### Extrait du texte
Jikô Simone Wolf dans Sagesses bouddhistes - le mag, en automne 2020

Interview de Philippe Judenne

C’est à la Gendronière, maison mère du Zen Soto en Europe situé à Valaire près de Tours que nous avons rencontré Simone Jiko Wolf, alors qu’elle dirigeait une sesshin pendant le mois de juillet. Disciple de Maître Taisen Deshimaru, enseignante depuis de nombreuses années et abbesse actuelle du temple Kosetsuji, elle participe à la création de nombreux dojos et groupes de zazen en Suisse.

Sagesses Bouddhistes : Quelles formes peut prendre la violence ?
Simone Jiko Wolf : « Tout change, tout est impermanent », c’est un point fondamental de l’enseignement du Bouddha. Aujourd’hui, avec la conscience de la violence, qu’on en soit victime, acteur ou spectateur, force est de constater qu’on la perçoit au quotidien, et pas seulement sur les écrans de télévision…. On peut certes être tentés de la concevoir comme lointaine, comme un fait des sociétés organisées ou non, des centres urbains, des ethnies, des religions… Ou encore comme la conséquence de la mondialisation, de l’économie, des rapports de pouvoir, etc. Il est plus difficile de l’observer dans notre vie, notre environnement, notre famille, notre cadre de travail, nos relations… et encore plus difficile de la reconnaître en nous-mêmes. Or, même si cet exercice est ardu, il nous faut reconnaître que la violence est inhérente à la nature humaine, tout comme elle l’est à la vie en général. Dans la nature, la survie et l’évolution sont intimement dépendantes de la violence : manger ou être mangé, agresser ou se défendre.
Comment croire qu’elle ne puisse pas exister dans la vie humaine ? Le fait que toute société s’organise autour d’un corpus de règles pour la réprimer démontre bien son caractère intrinsèque. Ces régulations sont-elles devenues insuffisantes, impuissantes à réduire une violence qui semble être en expansion ?
Pourtant, aucune formation ne naît du néant. La société dans laquelle nous vivons est celle que nous créons et, aujourd’hui, nous fait souffrir, souvent d’une manière insidieuse et habile. Elle rompt non seulement le lien à l’autre et à soi-même, la compassion, mais elle pousse aussi chacun à un narcissisme aigu et, à cette fin, à la négation même de l’être…. Elle nous éloigne de notre humanité !

### Consigne écrite
Transcrivez mot pour mot le passage de l'entretien ci-dessus compris entre « Jikô Simone Wolf » et « zazen en Suisse. », ces deux bornes incluses.

### Entrées extraites

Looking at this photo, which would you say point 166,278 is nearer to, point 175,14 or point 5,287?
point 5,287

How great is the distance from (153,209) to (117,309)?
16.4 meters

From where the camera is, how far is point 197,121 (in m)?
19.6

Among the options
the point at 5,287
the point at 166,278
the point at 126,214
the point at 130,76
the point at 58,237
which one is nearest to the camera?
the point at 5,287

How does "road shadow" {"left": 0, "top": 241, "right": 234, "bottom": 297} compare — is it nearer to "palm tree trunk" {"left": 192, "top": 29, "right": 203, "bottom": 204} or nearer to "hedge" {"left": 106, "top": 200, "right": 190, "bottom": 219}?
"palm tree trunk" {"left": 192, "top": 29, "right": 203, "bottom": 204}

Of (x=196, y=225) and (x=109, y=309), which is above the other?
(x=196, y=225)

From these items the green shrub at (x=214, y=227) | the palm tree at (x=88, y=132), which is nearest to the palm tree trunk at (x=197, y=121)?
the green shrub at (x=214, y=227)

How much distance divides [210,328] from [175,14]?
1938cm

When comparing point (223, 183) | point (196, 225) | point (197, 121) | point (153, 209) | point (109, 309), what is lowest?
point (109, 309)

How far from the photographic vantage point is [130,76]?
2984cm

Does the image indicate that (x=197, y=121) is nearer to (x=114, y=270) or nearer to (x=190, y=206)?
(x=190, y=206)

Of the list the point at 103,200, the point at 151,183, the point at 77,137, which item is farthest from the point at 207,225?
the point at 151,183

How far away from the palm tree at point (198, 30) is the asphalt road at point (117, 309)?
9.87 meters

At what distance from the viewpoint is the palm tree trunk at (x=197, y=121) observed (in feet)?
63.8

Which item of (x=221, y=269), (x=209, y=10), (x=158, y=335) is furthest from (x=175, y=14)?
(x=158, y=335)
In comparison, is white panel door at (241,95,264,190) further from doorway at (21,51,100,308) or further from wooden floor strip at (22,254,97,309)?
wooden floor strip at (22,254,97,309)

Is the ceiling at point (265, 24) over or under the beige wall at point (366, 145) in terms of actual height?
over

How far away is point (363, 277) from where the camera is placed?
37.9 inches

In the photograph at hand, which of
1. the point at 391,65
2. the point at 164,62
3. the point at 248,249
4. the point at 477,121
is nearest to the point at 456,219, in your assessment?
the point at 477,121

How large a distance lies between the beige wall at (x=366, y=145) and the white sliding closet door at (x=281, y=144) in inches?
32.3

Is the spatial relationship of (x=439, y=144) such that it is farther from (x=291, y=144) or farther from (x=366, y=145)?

### La solution
Jikô Simone Wolf dans Sagesses bouddhistes - le mag, en automne 2020

Interview de Philippe Judenne

C’est à la Gendronière, maison mère du Zen Soto en Europe situé à Valaire près de Tours que nous avons rencontré Simone Jiko Wolf, alors qu’elle dirigeait une sesshin pendant le mois de juillet. Disciple de Maître Taisen Deshimaru, enseignante depuis de nombreuses années et abbesse actuelle du temple Kosetsuji, elle participe à la création de nombreux dojos et groupes de zazen en Suisse.